CERAM Web Site (Ceram is now called Lucideon)
 

[August 2005]

Instant Petrified Wood Yields Super Ceramics


Materials scientists at the US Department of Energy's Pacific Northwest National Laboratory have developed a chemical process that adds a promising new dimension to the search for advanced catalyst technologies, as well as to cutting tools, abrasives and coatings.

Researchers used the process, which is now available for licensing, to create two new ceramic materials that are laboratory versions of petrified wood. These materials combine the hardness of metal with the high surface area of carbon to form metal carbides that are stronger than steel and which can withstand temperatures up to 1400°C.

"The original cellulose structure of the wood acts as a template," said Yongsoon Shin, the PNNL scientist who invented the process. Using a simple chemical process, Shin soaked the wood in acid, then infused it with a source of either titanium or silicon and baked it in an argon-filled furnace.

The result is instant petrified wood in which the silica and titanium take up permanent residence with the carbon left in the cellulose to form the ceramics SiC or TiC.

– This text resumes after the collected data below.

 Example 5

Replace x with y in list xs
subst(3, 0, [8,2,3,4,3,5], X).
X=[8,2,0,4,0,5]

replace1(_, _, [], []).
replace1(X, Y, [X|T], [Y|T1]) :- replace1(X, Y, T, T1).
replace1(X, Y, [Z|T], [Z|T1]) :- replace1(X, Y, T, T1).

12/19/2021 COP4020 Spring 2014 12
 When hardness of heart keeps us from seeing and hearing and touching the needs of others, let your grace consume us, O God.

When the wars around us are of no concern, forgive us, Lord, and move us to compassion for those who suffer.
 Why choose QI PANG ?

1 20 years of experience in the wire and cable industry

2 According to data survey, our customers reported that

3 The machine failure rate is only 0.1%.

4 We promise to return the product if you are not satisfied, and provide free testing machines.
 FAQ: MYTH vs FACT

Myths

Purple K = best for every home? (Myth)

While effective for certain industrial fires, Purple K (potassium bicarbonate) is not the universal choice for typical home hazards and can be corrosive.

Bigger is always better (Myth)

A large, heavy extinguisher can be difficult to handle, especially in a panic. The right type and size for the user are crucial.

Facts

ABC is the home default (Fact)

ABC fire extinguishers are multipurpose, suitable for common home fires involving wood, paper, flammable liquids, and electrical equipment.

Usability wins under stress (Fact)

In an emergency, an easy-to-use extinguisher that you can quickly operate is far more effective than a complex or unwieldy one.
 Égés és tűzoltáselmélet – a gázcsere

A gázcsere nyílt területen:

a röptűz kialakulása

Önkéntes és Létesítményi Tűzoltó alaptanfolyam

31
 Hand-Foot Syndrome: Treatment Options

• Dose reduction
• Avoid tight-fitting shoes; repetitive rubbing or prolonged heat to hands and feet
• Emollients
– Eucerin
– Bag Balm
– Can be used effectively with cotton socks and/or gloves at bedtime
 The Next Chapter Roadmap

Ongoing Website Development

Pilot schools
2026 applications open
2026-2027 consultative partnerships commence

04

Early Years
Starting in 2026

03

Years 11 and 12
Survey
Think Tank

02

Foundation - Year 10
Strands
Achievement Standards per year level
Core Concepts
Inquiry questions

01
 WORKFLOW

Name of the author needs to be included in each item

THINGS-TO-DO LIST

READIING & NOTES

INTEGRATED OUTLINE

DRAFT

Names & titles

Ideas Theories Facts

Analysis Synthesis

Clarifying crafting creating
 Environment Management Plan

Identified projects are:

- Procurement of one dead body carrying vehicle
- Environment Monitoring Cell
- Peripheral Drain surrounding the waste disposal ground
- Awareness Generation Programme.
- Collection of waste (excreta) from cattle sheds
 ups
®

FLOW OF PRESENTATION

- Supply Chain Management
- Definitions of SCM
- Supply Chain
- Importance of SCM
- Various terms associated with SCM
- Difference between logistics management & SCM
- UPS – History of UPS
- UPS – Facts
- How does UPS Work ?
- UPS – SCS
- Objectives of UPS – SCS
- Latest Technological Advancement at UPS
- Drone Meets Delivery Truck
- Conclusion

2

"The innovations here are the use of a wood template for the formation of a novel-structured SiC or TiC and the use of wood as the carbon source," said Eric Lund, PNNL Commercialization Manager. "The newly formed SiC or TiC exactly duplicates the intricate hierarchical cellulose structure of the wood. It is also possible to create the 'negative' of the wood structure by adjusting the initial acid treatment of the wood."